EXERCISE DATA:
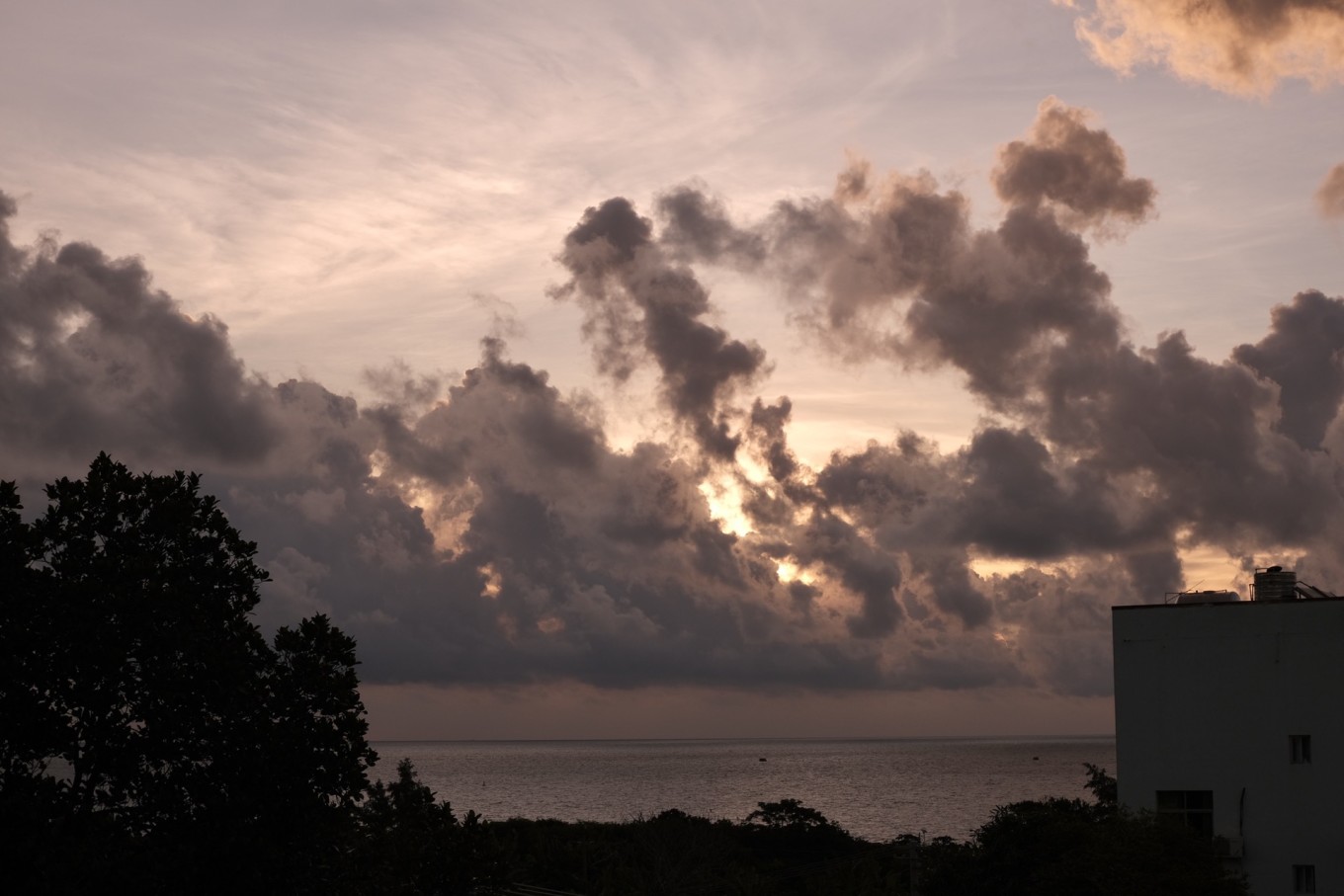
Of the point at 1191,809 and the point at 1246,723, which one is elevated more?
the point at 1246,723

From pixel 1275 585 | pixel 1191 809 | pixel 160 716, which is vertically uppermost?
pixel 1275 585

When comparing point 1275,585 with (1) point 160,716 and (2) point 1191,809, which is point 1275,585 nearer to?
(2) point 1191,809

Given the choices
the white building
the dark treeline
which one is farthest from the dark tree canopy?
the white building

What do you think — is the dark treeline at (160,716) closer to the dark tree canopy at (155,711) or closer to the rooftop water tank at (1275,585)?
the dark tree canopy at (155,711)

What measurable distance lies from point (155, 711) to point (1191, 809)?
33136mm

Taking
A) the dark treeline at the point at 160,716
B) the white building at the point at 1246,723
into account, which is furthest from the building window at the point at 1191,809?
the dark treeline at the point at 160,716

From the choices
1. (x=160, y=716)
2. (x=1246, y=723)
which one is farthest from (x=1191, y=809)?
(x=160, y=716)

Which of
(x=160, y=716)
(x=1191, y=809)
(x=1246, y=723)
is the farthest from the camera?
(x=1191, y=809)

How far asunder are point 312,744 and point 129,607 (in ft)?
16.0

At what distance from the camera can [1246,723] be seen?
144 ft

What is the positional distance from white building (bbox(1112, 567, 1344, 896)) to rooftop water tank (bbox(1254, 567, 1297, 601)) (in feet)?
0.11

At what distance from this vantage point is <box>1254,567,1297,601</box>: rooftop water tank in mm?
45750

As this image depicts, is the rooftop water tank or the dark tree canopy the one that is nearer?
the dark tree canopy

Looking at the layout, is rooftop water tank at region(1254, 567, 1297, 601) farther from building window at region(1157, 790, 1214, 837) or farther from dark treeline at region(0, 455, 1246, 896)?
dark treeline at region(0, 455, 1246, 896)
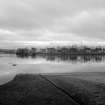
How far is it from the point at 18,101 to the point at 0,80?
4982 mm

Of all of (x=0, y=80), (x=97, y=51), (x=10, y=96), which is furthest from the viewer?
(x=97, y=51)

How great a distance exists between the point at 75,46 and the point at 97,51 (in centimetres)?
2847

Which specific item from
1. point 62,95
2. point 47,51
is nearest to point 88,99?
point 62,95

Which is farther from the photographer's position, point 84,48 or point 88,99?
point 84,48

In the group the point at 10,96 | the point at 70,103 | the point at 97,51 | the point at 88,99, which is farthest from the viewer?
the point at 97,51

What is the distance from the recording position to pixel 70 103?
6340 mm

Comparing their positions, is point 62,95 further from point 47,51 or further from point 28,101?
point 47,51

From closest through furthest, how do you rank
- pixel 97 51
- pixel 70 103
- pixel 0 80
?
pixel 70 103, pixel 0 80, pixel 97 51

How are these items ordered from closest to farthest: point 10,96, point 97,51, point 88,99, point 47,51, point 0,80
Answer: point 88,99 < point 10,96 < point 0,80 < point 97,51 < point 47,51

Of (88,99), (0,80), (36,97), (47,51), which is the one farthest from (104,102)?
(47,51)

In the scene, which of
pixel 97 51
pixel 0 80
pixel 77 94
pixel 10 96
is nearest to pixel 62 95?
pixel 77 94

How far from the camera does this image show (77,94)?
756 centimetres

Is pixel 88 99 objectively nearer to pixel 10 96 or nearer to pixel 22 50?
pixel 10 96

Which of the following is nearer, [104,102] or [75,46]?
[104,102]
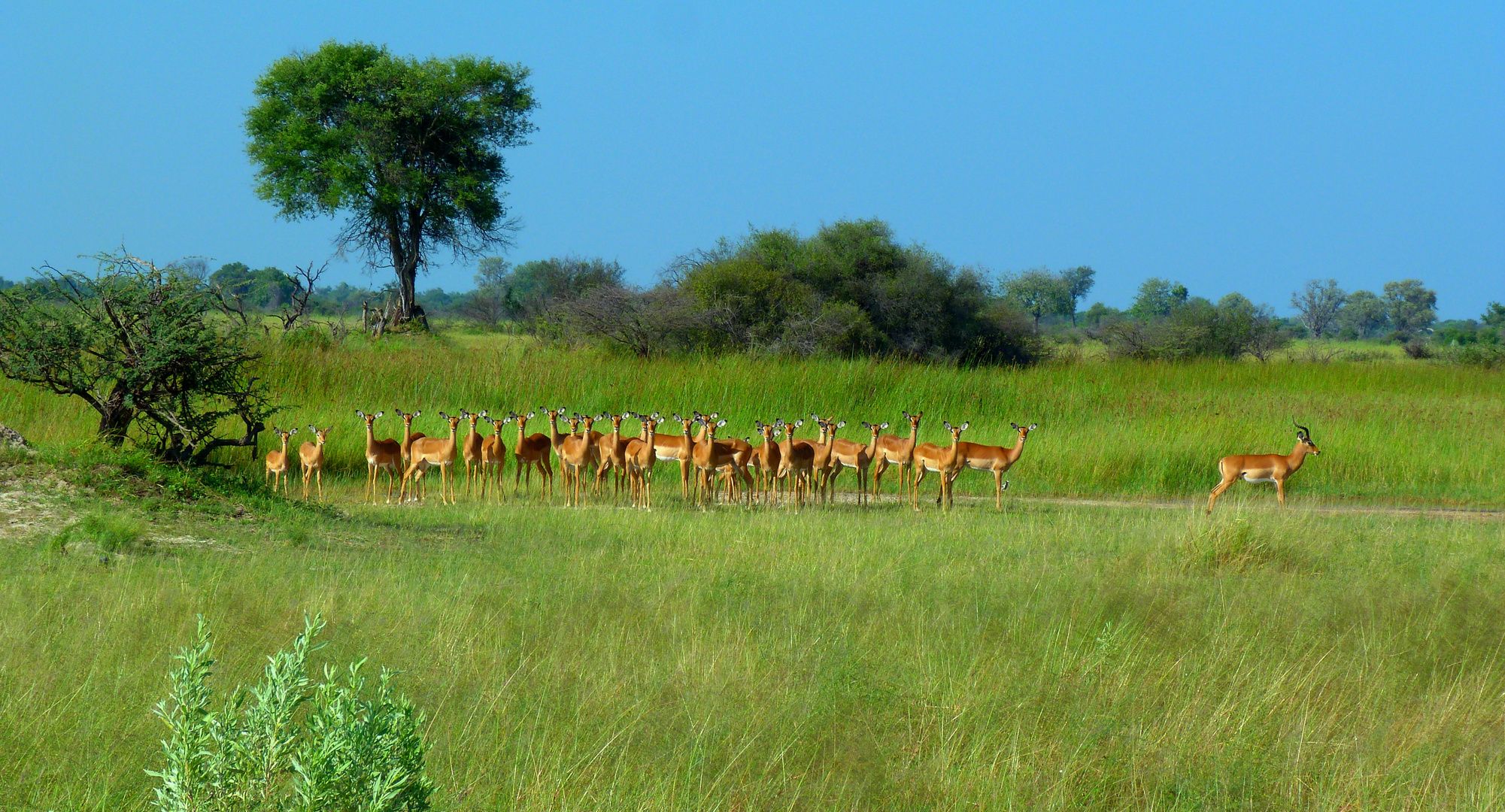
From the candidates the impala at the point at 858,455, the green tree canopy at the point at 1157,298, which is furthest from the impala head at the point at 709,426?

WORK REQUIRED: Please copy out the entire listing above word for word, leaving out the pictures.

FINAL ANSWER:
Of the point at 1191,809 and the point at 1246,723, which one is elevated more?
the point at 1246,723

From pixel 1275 585 | pixel 1191 809 | pixel 160 716, which is vertically uppermost?
pixel 1275 585

When comparing point 1275,585 with (1) point 160,716 and (2) point 1191,809, which is point 1275,585 nearer to?
(2) point 1191,809

Given the choices
the white building
the dark treeline
which one is farthest from the dark tree canopy?
the white building

What do you think — is the dark treeline at (160,716) closer to the dark tree canopy at (155,711) or closer to the rooftop water tank at (1275,585)?
the dark tree canopy at (155,711)

What measurable distance lies from point (155, 711) to point (1191, 809)?
33136mm

Taking
A) the dark treeline at the point at 160,716
B) the white building at the point at 1246,723
into account, which is furthest from the building window at the point at 1191,809?
the dark treeline at the point at 160,716

From the choices
1. (x=160, y=716)
2. (x=1246, y=723)
which one is farthest from (x=1191, y=809)?
(x=160, y=716)

Which of
(x=160, y=716)
(x=1191, y=809)
(x=1246, y=723)
is the farthest from the camera?
(x=1191, y=809)

How far asunder are point 312,744 and point 129,607 (in ft)?
16.0

At what distance from the camera can [1246,723] be seen?
144 ft

What is the positional distance from white building (bbox(1112, 567, 1344, 896)) to rooftop water tank (bbox(1254, 567, 1297, 601)) (in feet)?
0.11

At what distance from this vantage point is <box>1254,567,1297,601</box>: rooftop water tank in mm?
45750

As this image depicts, is the rooftop water tank or the dark tree canopy the one that is nearer?
the dark tree canopy

Looking at the layout, is rooftop water tank at region(1254, 567, 1297, 601) farther from building window at region(1157, 790, 1214, 837) or farther from dark treeline at region(0, 455, 1246, 896)?
dark treeline at region(0, 455, 1246, 896)
How far is it from the point at 18,101 to the point at 0,80?
4982 mm

Of all of (x=0, y=80), (x=97, y=51), (x=10, y=96), which is furthest from the viewer?
(x=97, y=51)

How great a distance exists between the point at 75,46 and the point at 97,51 (in centimetres)?
2847

Which specific item from
1. point 62,95
2. point 47,51
is nearest to point 88,99?
point 62,95

Which is farther from the photographer's position, point 84,48 or point 88,99?
point 84,48

In the group the point at 10,96 | the point at 70,103 | the point at 97,51 | the point at 88,99, which is farthest from the viewer?
the point at 97,51

What is the distance from the recording position to pixel 70 103?
6340 mm

Comparing their positions, is point 62,95 further from point 47,51 or further from point 28,101?
point 47,51

From closest through furthest, how do you rank
- pixel 97 51
- pixel 70 103
- pixel 0 80
?
pixel 70 103, pixel 0 80, pixel 97 51

How are these items ordered from closest to farthest: point 10,96, point 97,51, point 88,99, point 47,51, point 0,80
Answer: point 88,99 < point 10,96 < point 0,80 < point 97,51 < point 47,51

Of (88,99), (0,80), (36,97), (47,51), which is the one farthest from (104,102)?
(47,51)

In the scene, which of
pixel 97 51
pixel 0 80
pixel 77 94
pixel 10 96
is nearest to pixel 62 95?
pixel 77 94

How far from the camera does this image show (77,94)?
756 centimetres

Is pixel 88 99 objectively nearer to pixel 10 96 or nearer to pixel 22 50?
pixel 10 96

Which of the following is nearer, [104,102] or [75,46]?
[104,102]
From the candidates the impala at the point at 858,455, the green tree canopy at the point at 1157,298, which is furthest from the impala head at the point at 709,426?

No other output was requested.